A couple of well-dressed male Jehovah’s Witnesses showed up at my apartment the other day. I was in my nightgown, my hair uncombed, and hadn’t even washed my face. They should be too frightened to return.

Jeju has so many orange trees that they are used as decorative elements in front of public buildings…and nobody picks the oranges! I hate seeing all that beautiful fruit go to waste. And, ironically, pure orange juice is hard to find in the stores—there are multiple “juice drinks” with 50% or less orange juice in them, but pure orange juice is expensive. Also, they grow kiwis on the island, but the kiwis they sell in the grocery stores are imported from Chile. (Apparently this absurd choice to export everything that is locally grown and import what residents need is not peculiar to Jeju: friend of mine told me that when her uncle lived in California, all the juice he could find to buy was from Florida. Talk about a widespread failure to “eat local.”)

Amy took me to the city’s daily market on Thursday morning, where they had fresh vegetables I recognized, at prices that were much better than in the stores. For about 6 dollars total, I got lettuce and a monster carrot (so big and fat it could be used as a club), a bell pepper, multiple onions, and a couple of heads of broccoli. A girl can live on broccoli. The food halls (the space is roofed, and covers several streets, but is open to the elements at the entrances) included not only vegetable and fruit vendors (local oranges and softball sized apples artfully displayed in gift boxes), but also displays of varieties of fresh seaweed, shellfish, and numerous living, newly dead, and heavily-salted sea creatures. There were stacks of bright silvery eels, and tanks filled with giant fish gulping silently above recumbent schools of sand-speckled flounder, staring up from the bottom with both eyes on the one side of their heads. There were piles of pigs feet, and part of a pig’s face—the entire side jowl and ear—and displays of fat-heavy meat in an assortment of cuts. And mushrooms. And an entire stall devoted to hot red peppers—fresh and powdered. I wish I had a personal chef; while there are many things here that I would like to sample if they were prepared by someone who knew how, I have no inclination to try my own hand at the process.

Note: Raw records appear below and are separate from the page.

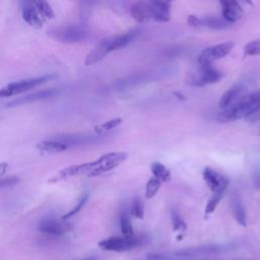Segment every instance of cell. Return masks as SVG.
<instances>
[{
	"mask_svg": "<svg viewBox=\"0 0 260 260\" xmlns=\"http://www.w3.org/2000/svg\"><path fill=\"white\" fill-rule=\"evenodd\" d=\"M188 23L193 27H199V18L196 15H189Z\"/></svg>",
	"mask_w": 260,
	"mask_h": 260,
	"instance_id": "1f68e13d",
	"label": "cell"
},
{
	"mask_svg": "<svg viewBox=\"0 0 260 260\" xmlns=\"http://www.w3.org/2000/svg\"><path fill=\"white\" fill-rule=\"evenodd\" d=\"M189 83L194 86H205L207 84L215 83L222 78V73L216 69L212 64H202L196 72L191 74Z\"/></svg>",
	"mask_w": 260,
	"mask_h": 260,
	"instance_id": "ba28073f",
	"label": "cell"
},
{
	"mask_svg": "<svg viewBox=\"0 0 260 260\" xmlns=\"http://www.w3.org/2000/svg\"><path fill=\"white\" fill-rule=\"evenodd\" d=\"M244 54L246 56L260 55V38L246 44L244 47Z\"/></svg>",
	"mask_w": 260,
	"mask_h": 260,
	"instance_id": "4316f807",
	"label": "cell"
},
{
	"mask_svg": "<svg viewBox=\"0 0 260 260\" xmlns=\"http://www.w3.org/2000/svg\"><path fill=\"white\" fill-rule=\"evenodd\" d=\"M19 183V179L17 177H7L0 178V189L13 187Z\"/></svg>",
	"mask_w": 260,
	"mask_h": 260,
	"instance_id": "4dcf8cb0",
	"label": "cell"
},
{
	"mask_svg": "<svg viewBox=\"0 0 260 260\" xmlns=\"http://www.w3.org/2000/svg\"><path fill=\"white\" fill-rule=\"evenodd\" d=\"M260 112V89L244 94L226 109L220 110L216 115L219 123H229L242 118L250 119Z\"/></svg>",
	"mask_w": 260,
	"mask_h": 260,
	"instance_id": "7a4b0ae2",
	"label": "cell"
},
{
	"mask_svg": "<svg viewBox=\"0 0 260 260\" xmlns=\"http://www.w3.org/2000/svg\"><path fill=\"white\" fill-rule=\"evenodd\" d=\"M232 208H233V213L236 218V220L243 226L247 224V214H246V209L240 199L239 196H235L232 201Z\"/></svg>",
	"mask_w": 260,
	"mask_h": 260,
	"instance_id": "ffe728a7",
	"label": "cell"
},
{
	"mask_svg": "<svg viewBox=\"0 0 260 260\" xmlns=\"http://www.w3.org/2000/svg\"><path fill=\"white\" fill-rule=\"evenodd\" d=\"M69 146L64 142L55 138L49 140H43L37 143L36 149L41 154H56L65 151Z\"/></svg>",
	"mask_w": 260,
	"mask_h": 260,
	"instance_id": "e0dca14e",
	"label": "cell"
},
{
	"mask_svg": "<svg viewBox=\"0 0 260 260\" xmlns=\"http://www.w3.org/2000/svg\"><path fill=\"white\" fill-rule=\"evenodd\" d=\"M222 194L223 193H213V195L209 198V200H208V202L205 206V213L206 214H210L215 210L219 201L222 198Z\"/></svg>",
	"mask_w": 260,
	"mask_h": 260,
	"instance_id": "f1b7e54d",
	"label": "cell"
},
{
	"mask_svg": "<svg viewBox=\"0 0 260 260\" xmlns=\"http://www.w3.org/2000/svg\"><path fill=\"white\" fill-rule=\"evenodd\" d=\"M132 17L137 22H148L150 20L154 21V15L152 9L148 2L145 1H137L135 2L130 9Z\"/></svg>",
	"mask_w": 260,
	"mask_h": 260,
	"instance_id": "9a60e30c",
	"label": "cell"
},
{
	"mask_svg": "<svg viewBox=\"0 0 260 260\" xmlns=\"http://www.w3.org/2000/svg\"><path fill=\"white\" fill-rule=\"evenodd\" d=\"M146 235H131V236H116L99 242V247L105 251L125 252L144 245L148 242Z\"/></svg>",
	"mask_w": 260,
	"mask_h": 260,
	"instance_id": "5b68a950",
	"label": "cell"
},
{
	"mask_svg": "<svg viewBox=\"0 0 260 260\" xmlns=\"http://www.w3.org/2000/svg\"><path fill=\"white\" fill-rule=\"evenodd\" d=\"M150 170L153 177L158 179L160 182H168L171 180L170 170L161 162H158V161L152 162L150 166Z\"/></svg>",
	"mask_w": 260,
	"mask_h": 260,
	"instance_id": "44dd1931",
	"label": "cell"
},
{
	"mask_svg": "<svg viewBox=\"0 0 260 260\" xmlns=\"http://www.w3.org/2000/svg\"><path fill=\"white\" fill-rule=\"evenodd\" d=\"M230 25L229 22H226L222 17H204V18H199V27L200 26H205V27H210L213 29H221L224 27H228Z\"/></svg>",
	"mask_w": 260,
	"mask_h": 260,
	"instance_id": "7402d4cb",
	"label": "cell"
},
{
	"mask_svg": "<svg viewBox=\"0 0 260 260\" xmlns=\"http://www.w3.org/2000/svg\"><path fill=\"white\" fill-rule=\"evenodd\" d=\"M202 176L207 187L213 193H223L229 185V179L225 176L209 167L203 170Z\"/></svg>",
	"mask_w": 260,
	"mask_h": 260,
	"instance_id": "8fae6325",
	"label": "cell"
},
{
	"mask_svg": "<svg viewBox=\"0 0 260 260\" xmlns=\"http://www.w3.org/2000/svg\"><path fill=\"white\" fill-rule=\"evenodd\" d=\"M38 12L41 14L44 21L52 20L55 17L54 10L47 0H30Z\"/></svg>",
	"mask_w": 260,
	"mask_h": 260,
	"instance_id": "d6986e66",
	"label": "cell"
},
{
	"mask_svg": "<svg viewBox=\"0 0 260 260\" xmlns=\"http://www.w3.org/2000/svg\"><path fill=\"white\" fill-rule=\"evenodd\" d=\"M48 35L63 44L79 43L86 38V29L79 24H64L54 27L48 31Z\"/></svg>",
	"mask_w": 260,
	"mask_h": 260,
	"instance_id": "52a82bcc",
	"label": "cell"
},
{
	"mask_svg": "<svg viewBox=\"0 0 260 260\" xmlns=\"http://www.w3.org/2000/svg\"><path fill=\"white\" fill-rule=\"evenodd\" d=\"M139 35L138 29H132L124 34L116 35L102 40L85 57V66H91L104 59L110 52L120 50L128 46Z\"/></svg>",
	"mask_w": 260,
	"mask_h": 260,
	"instance_id": "3957f363",
	"label": "cell"
},
{
	"mask_svg": "<svg viewBox=\"0 0 260 260\" xmlns=\"http://www.w3.org/2000/svg\"><path fill=\"white\" fill-rule=\"evenodd\" d=\"M160 181L154 177L150 178L145 186V196L146 198H152L156 192L158 191L159 187H160Z\"/></svg>",
	"mask_w": 260,
	"mask_h": 260,
	"instance_id": "d4e9b609",
	"label": "cell"
},
{
	"mask_svg": "<svg viewBox=\"0 0 260 260\" xmlns=\"http://www.w3.org/2000/svg\"><path fill=\"white\" fill-rule=\"evenodd\" d=\"M246 92V86L243 84H235L231 88H229L226 91L222 93L218 101V108L220 110L226 109L231 105H233L235 102H237L240 98L244 95Z\"/></svg>",
	"mask_w": 260,
	"mask_h": 260,
	"instance_id": "2e32d148",
	"label": "cell"
},
{
	"mask_svg": "<svg viewBox=\"0 0 260 260\" xmlns=\"http://www.w3.org/2000/svg\"><path fill=\"white\" fill-rule=\"evenodd\" d=\"M38 229L39 231L47 235L61 236L68 233L72 229V225L65 219L47 216L40 220Z\"/></svg>",
	"mask_w": 260,
	"mask_h": 260,
	"instance_id": "30bf717a",
	"label": "cell"
},
{
	"mask_svg": "<svg viewBox=\"0 0 260 260\" xmlns=\"http://www.w3.org/2000/svg\"><path fill=\"white\" fill-rule=\"evenodd\" d=\"M219 3L221 16L226 22L231 24L240 20L243 15V8L238 0H219Z\"/></svg>",
	"mask_w": 260,
	"mask_h": 260,
	"instance_id": "4fadbf2b",
	"label": "cell"
},
{
	"mask_svg": "<svg viewBox=\"0 0 260 260\" xmlns=\"http://www.w3.org/2000/svg\"><path fill=\"white\" fill-rule=\"evenodd\" d=\"M148 4L152 9L154 21L166 22L170 20L171 5L169 2H167L166 0H149Z\"/></svg>",
	"mask_w": 260,
	"mask_h": 260,
	"instance_id": "ac0fdd59",
	"label": "cell"
},
{
	"mask_svg": "<svg viewBox=\"0 0 260 260\" xmlns=\"http://www.w3.org/2000/svg\"><path fill=\"white\" fill-rule=\"evenodd\" d=\"M172 223H173L174 231H181V232H183L187 228L184 219L182 218L180 213L178 211H176V210L172 211Z\"/></svg>",
	"mask_w": 260,
	"mask_h": 260,
	"instance_id": "f546056e",
	"label": "cell"
},
{
	"mask_svg": "<svg viewBox=\"0 0 260 260\" xmlns=\"http://www.w3.org/2000/svg\"><path fill=\"white\" fill-rule=\"evenodd\" d=\"M22 19L31 27L41 29L44 25V19L38 12L30 0H19Z\"/></svg>",
	"mask_w": 260,
	"mask_h": 260,
	"instance_id": "7c38bea8",
	"label": "cell"
},
{
	"mask_svg": "<svg viewBox=\"0 0 260 260\" xmlns=\"http://www.w3.org/2000/svg\"><path fill=\"white\" fill-rule=\"evenodd\" d=\"M55 77L56 74H46L42 76L28 77L25 79L9 82L0 88V99H7L24 93L39 85H42L44 83H47L48 81L53 80Z\"/></svg>",
	"mask_w": 260,
	"mask_h": 260,
	"instance_id": "8992f818",
	"label": "cell"
},
{
	"mask_svg": "<svg viewBox=\"0 0 260 260\" xmlns=\"http://www.w3.org/2000/svg\"><path fill=\"white\" fill-rule=\"evenodd\" d=\"M122 123V119L121 118H115V119H112L108 122H105L101 125H96L94 127V132L96 134H102L106 131H109V130H112L114 128H116L117 126H119L120 124Z\"/></svg>",
	"mask_w": 260,
	"mask_h": 260,
	"instance_id": "cb8c5ba5",
	"label": "cell"
},
{
	"mask_svg": "<svg viewBox=\"0 0 260 260\" xmlns=\"http://www.w3.org/2000/svg\"><path fill=\"white\" fill-rule=\"evenodd\" d=\"M120 228H121V233L123 236L134 235L130 217L125 211H122L121 215H120Z\"/></svg>",
	"mask_w": 260,
	"mask_h": 260,
	"instance_id": "603a6c76",
	"label": "cell"
},
{
	"mask_svg": "<svg viewBox=\"0 0 260 260\" xmlns=\"http://www.w3.org/2000/svg\"><path fill=\"white\" fill-rule=\"evenodd\" d=\"M80 260H99V259L96 257L91 256V257H86V258H83V259H80Z\"/></svg>",
	"mask_w": 260,
	"mask_h": 260,
	"instance_id": "e575fe53",
	"label": "cell"
},
{
	"mask_svg": "<svg viewBox=\"0 0 260 260\" xmlns=\"http://www.w3.org/2000/svg\"><path fill=\"white\" fill-rule=\"evenodd\" d=\"M234 42H224L214 46H210L205 48L198 56L199 65L202 64H212L213 61L221 59L228 56L231 51L234 49Z\"/></svg>",
	"mask_w": 260,
	"mask_h": 260,
	"instance_id": "9c48e42d",
	"label": "cell"
},
{
	"mask_svg": "<svg viewBox=\"0 0 260 260\" xmlns=\"http://www.w3.org/2000/svg\"><path fill=\"white\" fill-rule=\"evenodd\" d=\"M240 3H243V4H248V5H253V1L252 0H238Z\"/></svg>",
	"mask_w": 260,
	"mask_h": 260,
	"instance_id": "836d02e7",
	"label": "cell"
},
{
	"mask_svg": "<svg viewBox=\"0 0 260 260\" xmlns=\"http://www.w3.org/2000/svg\"><path fill=\"white\" fill-rule=\"evenodd\" d=\"M87 199H88V194H87V193H84V194H82V195H81V197L79 198V200H78L77 204L75 205V207H74V208H72L70 211H68L66 214H64V215H63L61 218L66 220V219L70 218L71 216H73L74 214H76L78 211H80V210H81V208L83 207V205L86 203Z\"/></svg>",
	"mask_w": 260,
	"mask_h": 260,
	"instance_id": "83f0119b",
	"label": "cell"
},
{
	"mask_svg": "<svg viewBox=\"0 0 260 260\" xmlns=\"http://www.w3.org/2000/svg\"><path fill=\"white\" fill-rule=\"evenodd\" d=\"M130 213L139 219H142L144 216V207H143V203L140 200V198H135L133 199L131 205H130Z\"/></svg>",
	"mask_w": 260,
	"mask_h": 260,
	"instance_id": "484cf974",
	"label": "cell"
},
{
	"mask_svg": "<svg viewBox=\"0 0 260 260\" xmlns=\"http://www.w3.org/2000/svg\"><path fill=\"white\" fill-rule=\"evenodd\" d=\"M167 2H169V3H171V2H173V1H176V0H166Z\"/></svg>",
	"mask_w": 260,
	"mask_h": 260,
	"instance_id": "8d00e7d4",
	"label": "cell"
},
{
	"mask_svg": "<svg viewBox=\"0 0 260 260\" xmlns=\"http://www.w3.org/2000/svg\"><path fill=\"white\" fill-rule=\"evenodd\" d=\"M7 168H8V164L7 162L0 164V178H2V176L5 174Z\"/></svg>",
	"mask_w": 260,
	"mask_h": 260,
	"instance_id": "d6a6232c",
	"label": "cell"
},
{
	"mask_svg": "<svg viewBox=\"0 0 260 260\" xmlns=\"http://www.w3.org/2000/svg\"><path fill=\"white\" fill-rule=\"evenodd\" d=\"M58 92H59L58 88H49V89H44V90H41V91H36V92H32V93H27L23 96H20L16 100L10 102L9 104L6 105V107H16V106L28 104V103H31V102L45 100V99H48V98H51V96L57 94Z\"/></svg>",
	"mask_w": 260,
	"mask_h": 260,
	"instance_id": "5bb4252c",
	"label": "cell"
},
{
	"mask_svg": "<svg viewBox=\"0 0 260 260\" xmlns=\"http://www.w3.org/2000/svg\"><path fill=\"white\" fill-rule=\"evenodd\" d=\"M127 157L128 153L124 151L109 152L103 154L101 157L93 161L73 165L60 170L49 180V183H58L72 177L100 176L119 167L122 162H124L127 159Z\"/></svg>",
	"mask_w": 260,
	"mask_h": 260,
	"instance_id": "6da1fadb",
	"label": "cell"
},
{
	"mask_svg": "<svg viewBox=\"0 0 260 260\" xmlns=\"http://www.w3.org/2000/svg\"><path fill=\"white\" fill-rule=\"evenodd\" d=\"M174 94L175 95H177L179 99H181V100H185V96L184 95H181V94H179V92H174Z\"/></svg>",
	"mask_w": 260,
	"mask_h": 260,
	"instance_id": "d590c367",
	"label": "cell"
},
{
	"mask_svg": "<svg viewBox=\"0 0 260 260\" xmlns=\"http://www.w3.org/2000/svg\"><path fill=\"white\" fill-rule=\"evenodd\" d=\"M228 249H229V246H226V245L206 244V245L185 248V249L174 251L171 253H169V252L150 253V254L146 255V258L148 260H181V259L194 258L197 256L221 253Z\"/></svg>",
	"mask_w": 260,
	"mask_h": 260,
	"instance_id": "277c9868",
	"label": "cell"
}]
</instances>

I mentioned to a couple of other teachers at work that we’d gone to the food market, and they immediately told me how they used to live by it, until their building had burned, almost costing them their lives. They were housed in apartments on the third floor, directly above a dentist’s office, where the fire had started. They woke up one morning to the fire alarm blaring, and found the hall already choked with thick, black smoke. One of the girls managed to jump out her window down onto the roof of the neighboring building, while the other was overcome by the fumes (her window was blocked by flames—they showed me a photo) and collapsed in her bathroom, thinking, “I’ve come to Korea to die” (she’d just moved from Moscow a week earlier). She was found and pulled to safety by the responding firefighters. She was covered in soot and her lungs and bloodstream were filled with nasty chemicals, and she had to spend hours in a hyperbaric oxygen chamber. After they told me the story we stood around for a minute or two, reverently repeating “Thank God for firefighters!”

I hate not being able to speak Korean, but I have no time right now to learn. The demands of editing have increased, I’m exhausted when I get home, and preparing for my classes still takes me about two hours every morning (thank God they have an organized curriculum, so I’m not having to produce lessons from scratch!). I try to sound out the words in the business signs I pass as I walk to and from work, but I need to sit down with the language flash cards and audio CD I bought and learn the basics, apart from “hello” and “thank you.” Not being able to buy a steamed bun on my own at a roadside stall is a handicap.